Fatale Übersetzungsfehler in einem Interview haben Asli Erdogan zum Mittelpunkt eines in der Türkei tobenden Shitstorms gemacht. Der deutsche PEN appelliert an den deutschen Außenminister.

Kultur: Stefan Kister (kir)

Stuttgart - Die in Deutschland lebende türkische Exilschriftstellerin Asli Erdogan ist zum Ziel einer hasserfüllten Kampagne in türkischen Medien und sozialen Netzwerken geworden. Der Anlass ist ein fehlerhaft wiedergegebenes Interview in der Italienischen Zeitung „La Repubblica“, das anschließend in einer entstellenden Übersetzung von der belgischen Tageszeitung „Le Soir“ in Umlauf gebracht worden ist. Asli Erdogan äußert sich darin zur politischen Erziehung türkischer Kinder. Laut der italienischen Version des Interviews sagte die Schriftstellerin, schon in der Grundschule beginne die nationalistische und militärische Indoktrination. An einer anderen Stelle antwortete sie auf eine entsprechende Frage, alle Parteien im türkischen Parlament außer der HDP tendierten dazu, kurdische Organisationen in die Nähe von Terroristen zu rücken.

 

Der italienische Redakteur setzte darüber die Überschrift: „Wir werden indoktriniert, die Kurden als unsere Feinde zu sehen.“ Diese vom Wortlaut nicht gedeckte Aussage wiederum wurde acht Tage später in der belgischen Version des Interviews weiter zugespitzt. Nun hieß es: „Wir lernen von der Grundschule an, Kurden zu hassen.“ Völlig sinnentstellend wurde ihre andere Antwort wiedergegeben: „Alle politischen Kräfte im Parlament sind Terroristen, außer die HDP.“

Makabre Art der Stillen Post

Die Zeitung „Le Soir“, die das Interview ohne Rücksprache mit der Autorin ins Französische übersetzte, hat inzwischen die Fehler eingeräumt und sich bei Asli Erdogan entschuldigt. Trotzdem brachte die russische Agentur Sputnik in englischer Übersetzung die entstellte belgische Version in Umlauf. Türkische Medien griffen sie auf und entfesselten eine Kampagne, die sich in den Sozialen Medien zu einem Shitstorm auswuchs. Asli Erdogan sieht sich von einem aufgepeitschten Lynchmob schwersten Beleidigungen bis hin zu Mordaufrufen ausgesetzt.

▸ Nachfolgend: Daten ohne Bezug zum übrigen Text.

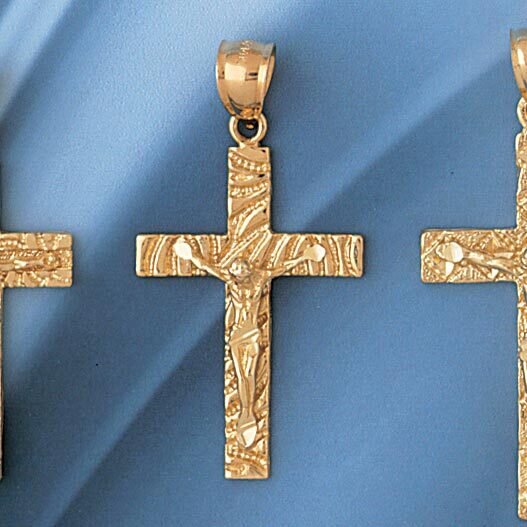 Jesus Christ on Cross Pendant Necklace Charm Bracelet in Yellow, White or Rose Gold 8502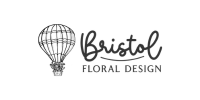 Logo for Bristol Floral Design featuring a black and white sketch of a hot air balloon on the left and the words “Bristol Floral Design” in elegant, cursive and serif fonts on the right.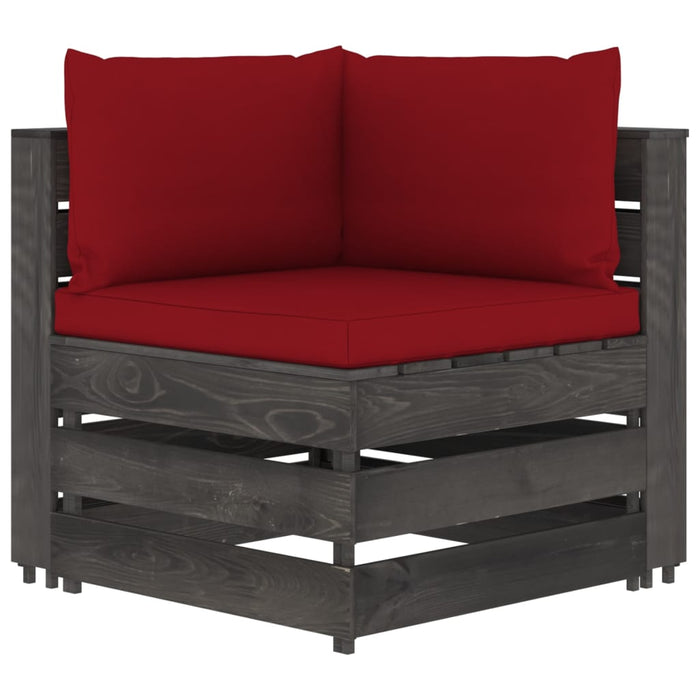 2-Sitzer Outdoor-Sofa mit Kissen Grau Imprägniertes Kiefernholz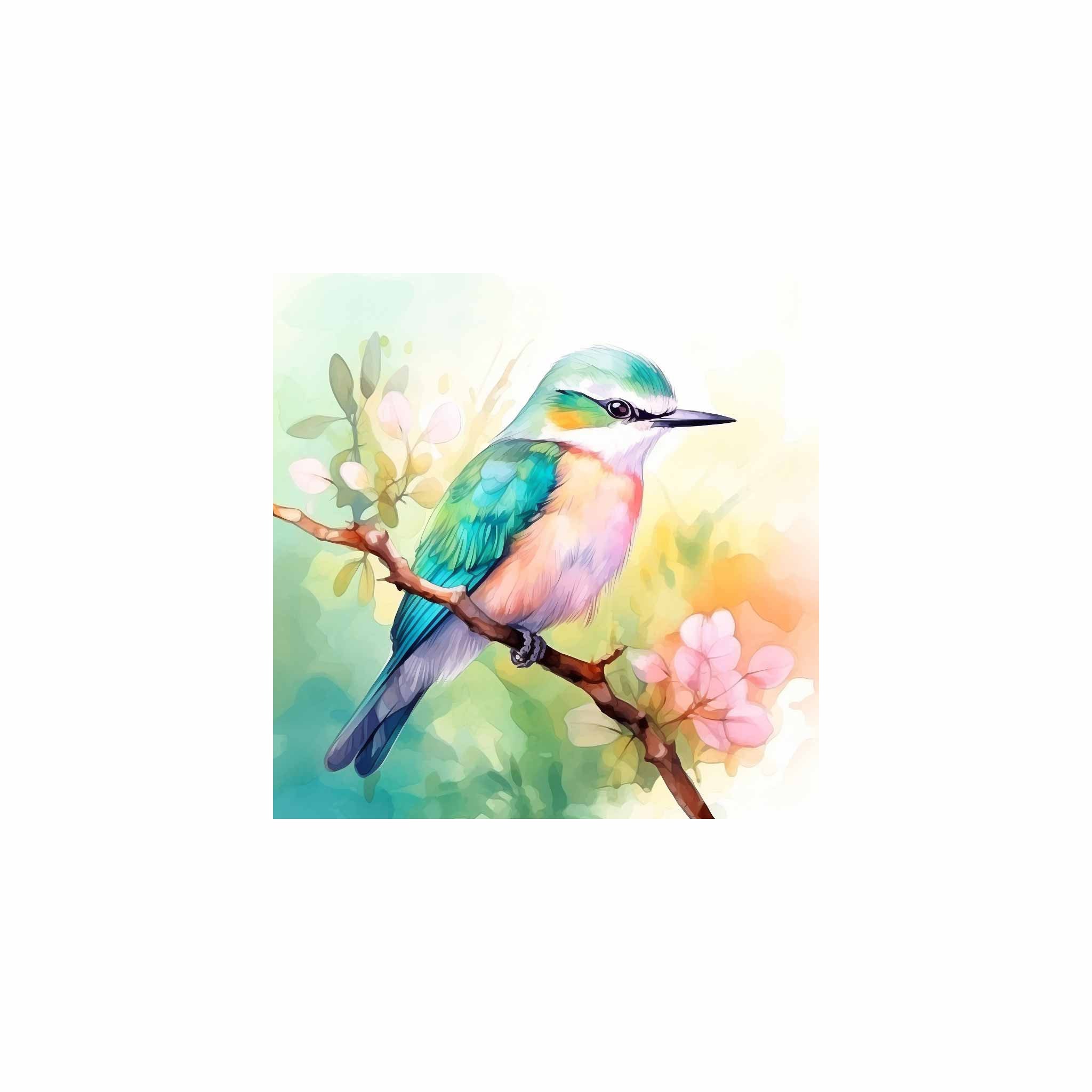 Poster Master Vintage-Schwäne Druck - 2-teiliges Set, Retro Vögel Auf Blauem Pastell, 20,3x25,4 Cm, Ungerahmte Wandkunst Für Kinderzimmer Oder Wohnzimmer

Der deutsche PEN, an dessen Writers-in-Exile-Programm Asli Erdogan derzeit teilnimmt, äußert sich besorgt und appelliert an den deutschen Außenminister, sich der Sache anzunehmen. Nach dem gescheiterten Putschversuch in der Türkei wurde die 1967 in Istanbul geborene Asli Erdogan im August 2016 willkürlich festgenommen. Sie gehörte schon damals zu den profiliertesten Romanautorinnen des Landes und schrieb für regimekritische Zeitungen, unter anderem für die kurdisch-türkische „Özgür Gündem“, die nach der Niederschlagung des Putsches verboten worden war. 132 Tage lang hielt man Asli Erdogan im Istanbuler Frauengefängnis Bakirköy unter desaströsen Bedingungen fest, worüber sie in ihrem Roman „Haus aus Stein“ Rechenschaft ablegt hat. Als Symbolfigur der Meinungsfreiheit wurde sie 2017 mit dem Stuttgarter Friedenspreis ausgezeichnet.

Journalistischer Leichtsinn, Übersetzungsschwächen und obskure Interessen der russischen Agentur verdichten sich im gegenwärtigen Fall zu einer makabren Art der stillen Post. Wobei offenbar bestimmte Kreise bewusst heraushören, was sie wollen.